Astrology Refuted: They Should Have Seen It Coming
A comedian once showed a newspaper to his audience. The headline
read, "1-800 Astrology Business Goes Under: They Should Have
Seen It Coming." Everyone laughed, including me. We chuckled at
the irony of a real contradiction here. If such a business could
provide the service they claim, then its owners should have
succeeded where other businesses failed. In fact, if they really
knew the future, they likely wouldn't bother with this business
at all. They would simply raid the stock market with a perfect
investing record. We all somewhat instinctively know this, even
those of us who have never had the occasion to sit and think it
through carefully.
But this pseudo-science has another problem that concerns us.
It's adherents who create the garden-variety horoscope columns
(found in most any newspaper) spotlight a basic contradiction.
On the one hand, they pretend to tell your future based upon the
timing of your birth and the alignment of the stars and/ or
planets. Philosophers have called this assumption "astral
determinism."
This means simply that the stars and planets determine your
future, hence the phrase, "written in the stars." On the other
hand, however, when the predictors finish telling just what will
befall you, they move onto the next part of the column. They
offer advice. But this advice you may take or leave, as though
you have a free choice to make, the outcome of which no star
determines.
So they assume astral determinism when predicting, and then
assume its opposite when advising. One simply cannot have it
both ways. The only way to resolve this contradiction derives
from saying that the heavenlies determine SOME things, but not
others. This avoids contradictory impulses, however, at the cost
of engaging a purely arbitrary (pick and choose whichever you
like) approach to what stars do and do not determine about your
life. And yet their charts promise a principled (non-arbitrary)

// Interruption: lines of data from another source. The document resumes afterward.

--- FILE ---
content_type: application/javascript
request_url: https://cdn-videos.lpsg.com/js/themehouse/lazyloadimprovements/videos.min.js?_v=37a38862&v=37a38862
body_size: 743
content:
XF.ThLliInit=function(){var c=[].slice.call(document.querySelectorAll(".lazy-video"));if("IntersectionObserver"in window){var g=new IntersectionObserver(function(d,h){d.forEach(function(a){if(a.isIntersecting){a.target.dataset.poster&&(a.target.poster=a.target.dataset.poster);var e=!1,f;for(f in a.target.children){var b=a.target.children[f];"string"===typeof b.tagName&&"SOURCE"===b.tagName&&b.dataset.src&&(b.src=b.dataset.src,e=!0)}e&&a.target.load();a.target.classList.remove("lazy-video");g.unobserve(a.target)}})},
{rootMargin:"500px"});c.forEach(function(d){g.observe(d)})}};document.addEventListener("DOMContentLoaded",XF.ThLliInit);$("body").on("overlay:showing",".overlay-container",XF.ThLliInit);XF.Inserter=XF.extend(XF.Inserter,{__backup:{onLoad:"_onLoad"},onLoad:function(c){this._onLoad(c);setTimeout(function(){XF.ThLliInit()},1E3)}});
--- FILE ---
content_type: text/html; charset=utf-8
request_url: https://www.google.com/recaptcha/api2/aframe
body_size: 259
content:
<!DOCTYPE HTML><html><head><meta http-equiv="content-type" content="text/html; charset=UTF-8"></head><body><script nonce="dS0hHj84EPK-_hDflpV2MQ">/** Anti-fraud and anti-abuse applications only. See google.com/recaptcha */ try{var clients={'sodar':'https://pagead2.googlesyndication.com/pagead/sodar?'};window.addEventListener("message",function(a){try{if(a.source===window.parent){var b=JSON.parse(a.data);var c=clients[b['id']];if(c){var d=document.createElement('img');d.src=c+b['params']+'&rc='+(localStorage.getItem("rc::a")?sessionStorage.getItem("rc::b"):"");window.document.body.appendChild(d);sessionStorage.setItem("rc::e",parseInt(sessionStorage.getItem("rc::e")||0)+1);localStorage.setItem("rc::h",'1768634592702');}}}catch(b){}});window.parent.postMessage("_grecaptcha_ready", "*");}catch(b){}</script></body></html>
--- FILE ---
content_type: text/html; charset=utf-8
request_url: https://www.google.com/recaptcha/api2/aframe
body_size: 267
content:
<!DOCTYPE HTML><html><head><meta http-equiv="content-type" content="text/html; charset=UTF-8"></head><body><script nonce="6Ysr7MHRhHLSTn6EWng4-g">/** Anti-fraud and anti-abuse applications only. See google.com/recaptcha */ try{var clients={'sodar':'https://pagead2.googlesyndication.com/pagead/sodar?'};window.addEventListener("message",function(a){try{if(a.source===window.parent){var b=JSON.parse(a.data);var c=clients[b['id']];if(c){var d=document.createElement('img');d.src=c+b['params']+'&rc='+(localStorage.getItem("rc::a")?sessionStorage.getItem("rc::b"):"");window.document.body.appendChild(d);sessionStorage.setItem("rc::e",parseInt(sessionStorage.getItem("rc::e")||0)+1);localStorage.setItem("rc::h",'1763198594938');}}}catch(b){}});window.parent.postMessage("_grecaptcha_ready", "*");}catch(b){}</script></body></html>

way to know the future. So this option makes no logical headway
either.
Either way then, assumptions necessary to the trade of
star-traffickers show themselves bogus. The whole thing turns
out a useless mirage. Astral determinism thus represents a
phoney idea, and we can show this with a little logical rigor.
Finally then, we wish to add logical insult to mystical injury
by noting that our refutation of astral determinism posits a
fairly clear and obvious problem for their trade. And like the
bug who never quite manages to avoid the fast-approaching
windshield -- they should have seen it coming.